Mn$_m$Tc$_n$ nanoalloy clusters obey Vegard's law : A first principles prediction

TL;DR

This study uses first principles calculations to show that Mn$_m$Tc$_n$ nanoalloy clusters follow Vegard's law in their bond lengths, revealing structural transitions and hybridization-magnetization interplay.

Contribution

It provides the first theoretical prediction of Vegard's law behavior in Mn-Tc nanoalloy clusters, linking structural and electronic properties.

Findings

Bond lengths vary linearly with composition.

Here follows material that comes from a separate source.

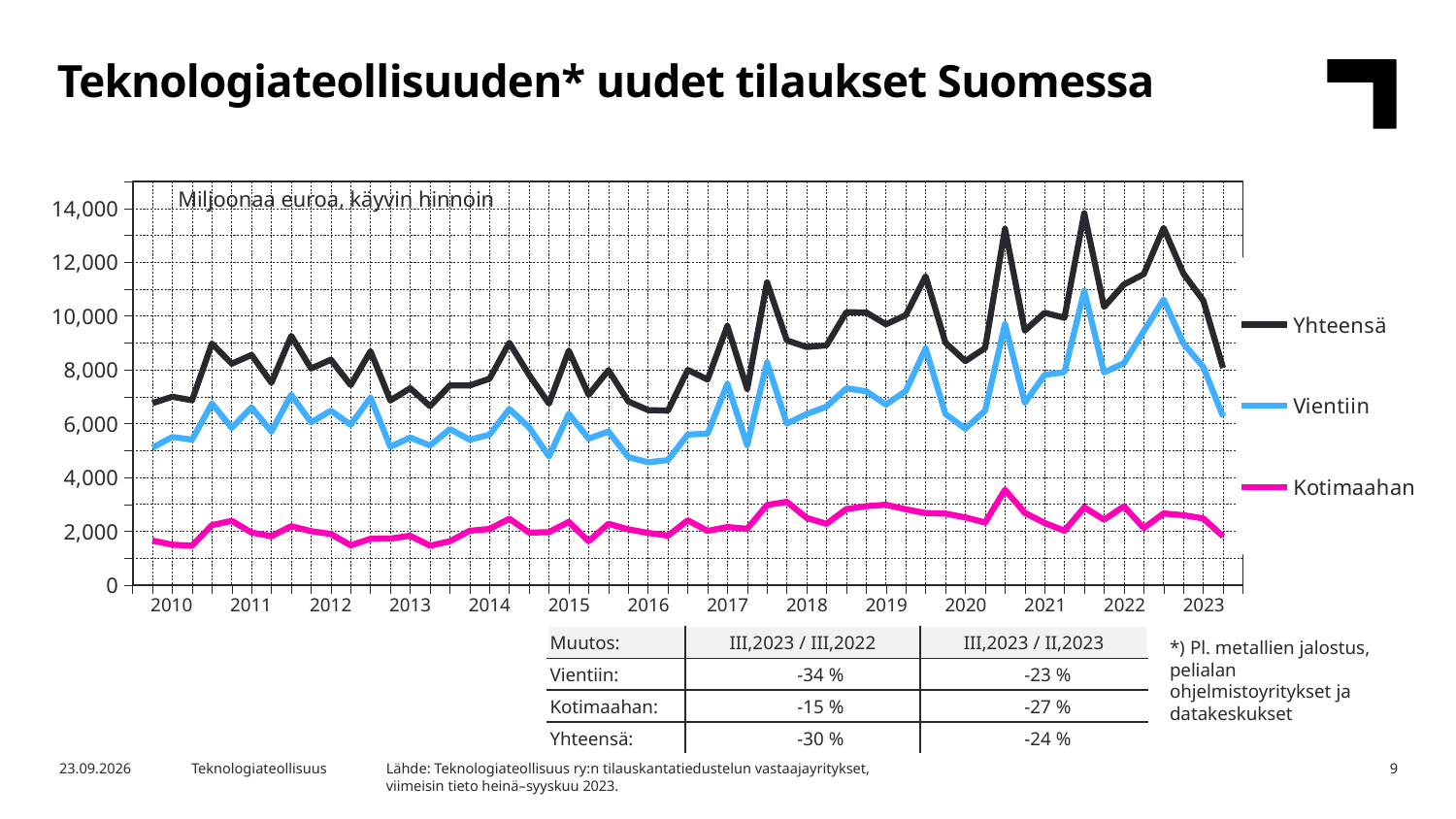
Is the value for Kotimaahan in 2010 greater or less than 4,000? less Does the Yhteensä line rise or fall from its 2022 peak to the end of 2023? fall How many year labels are shown on the x axis? 14 What kind of chart is shown on the slide? line chart Which series has the highest values throughout the chart? Yhteensä Which series are listed in the chart legend? Yhteensä, Vientiin, Kotimaahan Is the peak value for Yhteensä in 2021 greater or less than 12,000? greater How many series does the chart legend list? 3 Is the lowest value for Vientiin in 2016 greater or less than 6,000? less Which is larger in 2023, the value for Vientiin or the value for Kotimaahan? Vientiin What unit is stated in the chart's label at the top of the plot area? Miljoonaa euroa, käyvin hinnoin Which series has the lowest values throughout the chart? Kotimaahan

Structural transition from closed to open structures.

Hybridization and magnetization influence bond length variation.

Abstract

With a view to gain an understanding about the alloying tendency of bimetallic nano alloy clusters of isoelectronics constituents, we studied the structural and mixing behaviors of Mn$_m$Tc$_n$ alloy clusters with $m+n =$13 for all possible compositions, using first principles electronic structure calculations. Our study reports a favorable mixing tendency for the alloy clusters. The average bond lengths of the minimum energy structures show an overall linear variation with concentrations, indicating a Vegard's law like variation for the nano alloy clusters, though the optimized structures undergo a structural transition from a closed and compact structure for the Mn-rich alloy clusters to an open layered like structure for the Tc-rich alloy clusters. We figure out a continuous and smooth interplay between hybridization and magnetization properties of the alloy clusters, which plays a vital role for the Vegard's law like variation in their average bond lengths.